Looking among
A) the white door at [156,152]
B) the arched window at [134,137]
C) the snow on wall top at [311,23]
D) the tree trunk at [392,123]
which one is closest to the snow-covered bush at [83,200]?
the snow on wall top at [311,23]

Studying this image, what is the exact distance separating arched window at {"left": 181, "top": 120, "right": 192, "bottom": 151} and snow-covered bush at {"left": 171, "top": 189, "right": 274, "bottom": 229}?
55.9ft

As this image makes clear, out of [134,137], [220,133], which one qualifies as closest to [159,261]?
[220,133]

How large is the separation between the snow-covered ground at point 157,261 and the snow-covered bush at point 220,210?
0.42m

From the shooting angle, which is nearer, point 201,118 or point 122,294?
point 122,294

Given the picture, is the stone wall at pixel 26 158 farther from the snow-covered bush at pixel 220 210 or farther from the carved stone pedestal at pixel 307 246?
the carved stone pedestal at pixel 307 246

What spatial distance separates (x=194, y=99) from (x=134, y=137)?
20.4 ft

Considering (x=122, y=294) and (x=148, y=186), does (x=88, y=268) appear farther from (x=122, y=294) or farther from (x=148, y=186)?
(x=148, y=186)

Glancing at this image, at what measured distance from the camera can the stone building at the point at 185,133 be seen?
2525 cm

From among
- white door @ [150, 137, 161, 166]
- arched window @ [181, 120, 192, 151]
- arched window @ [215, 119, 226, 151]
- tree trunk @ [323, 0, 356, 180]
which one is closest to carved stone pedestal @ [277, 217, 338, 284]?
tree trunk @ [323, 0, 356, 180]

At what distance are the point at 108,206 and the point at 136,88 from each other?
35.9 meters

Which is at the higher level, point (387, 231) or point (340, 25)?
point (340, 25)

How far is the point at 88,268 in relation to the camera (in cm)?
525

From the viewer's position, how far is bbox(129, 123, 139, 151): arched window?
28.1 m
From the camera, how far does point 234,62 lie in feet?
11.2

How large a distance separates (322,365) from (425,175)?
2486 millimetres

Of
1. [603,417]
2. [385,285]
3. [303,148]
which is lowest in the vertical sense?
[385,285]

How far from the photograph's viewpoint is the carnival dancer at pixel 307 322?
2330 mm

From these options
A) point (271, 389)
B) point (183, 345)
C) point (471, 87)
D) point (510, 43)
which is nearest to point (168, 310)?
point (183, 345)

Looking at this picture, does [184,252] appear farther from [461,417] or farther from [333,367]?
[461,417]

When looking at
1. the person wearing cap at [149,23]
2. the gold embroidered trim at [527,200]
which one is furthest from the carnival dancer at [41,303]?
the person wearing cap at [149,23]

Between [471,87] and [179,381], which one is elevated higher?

• • •

OBJECTIVE:
Put every line of the records above into a numbered list, omitting the blank lines.

PROBLEM SOLUTION:
1. Looking among
2. A) the white door at [156,152]
3. B) the arched window at [134,137]
4. C) the snow on wall top at [311,23]
5. D) the tree trunk at [392,123]
6. which one is closest to the snow-covered bush at [83,200]?
7. the snow on wall top at [311,23]
8. Studying this image, what is the exact distance separating arched window at {"left": 181, "top": 120, "right": 192, "bottom": 151} and snow-covered bush at {"left": 171, "top": 189, "right": 274, "bottom": 229}?
9. 55.9ft
10. As this image makes clear, out of [134,137], [220,133], which one qualifies as closest to [159,261]?
11. [220,133]
12. How large is the separation between the snow-covered ground at point 157,261 and the snow-covered bush at point 220,210?
13. 0.42m
14. From the shooting angle, which is nearer, point 201,118 or point 122,294?
15. point 122,294
16. Given the picture, is the stone wall at pixel 26 158 farther from the snow-covered bush at pixel 220 210 or farther from the carved stone pedestal at pixel 307 246?
17. the carved stone pedestal at pixel 307 246
18. What spatial distance separates (x=194, y=99) from (x=134, y=137)?
19. 20.4 ft
20. Considering (x=122, y=294) and (x=148, y=186), does (x=88, y=268) appear farther from (x=122, y=294) or farther from (x=148, y=186)?
21. (x=148, y=186)
22. Glancing at this image, at what measured distance from the camera can the stone building at the point at 185,133 be seen?
23. 2525 cm
24. From among
25. - white door @ [150, 137, 161, 166]
26. - arched window @ [181, 120, 192, 151]
27. - arched window @ [215, 119, 226, 151]
28. - tree trunk @ [323, 0, 356, 180]
29. which one is closest to carved stone pedestal @ [277, 217, 338, 284]?
30. tree trunk @ [323, 0, 356, 180]
31. At what distance are the point at 108,206 and the point at 136,88 from each other?
32. 35.9 meters
33. Which is at the higher level, point (387, 231) or point (340, 25)?
34. point (340, 25)
35. How far is the point at 88,268 in relation to the camera (in cm)?
36. 525
37. From the viewer's position, how far is bbox(129, 123, 139, 151): arched window?
38. 28.1 m
39. From the camera, how far does point 234,62 lie in feet?
40. 11.2
41. How large a distance separates (322,365) from (425,175)?
42. 2486 millimetres
43. Of
44. 1. [603,417]
45. 2. [385,285]
46. 3. [303,148]
47. which is lowest in the vertical sense?
48. [385,285]
49. How far from the photograph's viewpoint is the carnival dancer at pixel 307 322?
50. 2330 mm
51. From these options
52. A) point (271, 389)
53. B) point (183, 345)
54. C) point (471, 87)
55. D) point (510, 43)
56. which is nearest to point (168, 310)?
57. point (183, 345)
58. Looking at this picture, does [184,252] appear farther from [461,417] or farther from [333,367]?
59. [461,417]
60. When looking at
61. 1. the person wearing cap at [149,23]
62. 2. the gold embroidered trim at [527,200]
63. which one is furthest from the carnival dancer at [41,303]?
64. the person wearing cap at [149,23]
65. Between [471,87] and [179,381], which one is elevated higher?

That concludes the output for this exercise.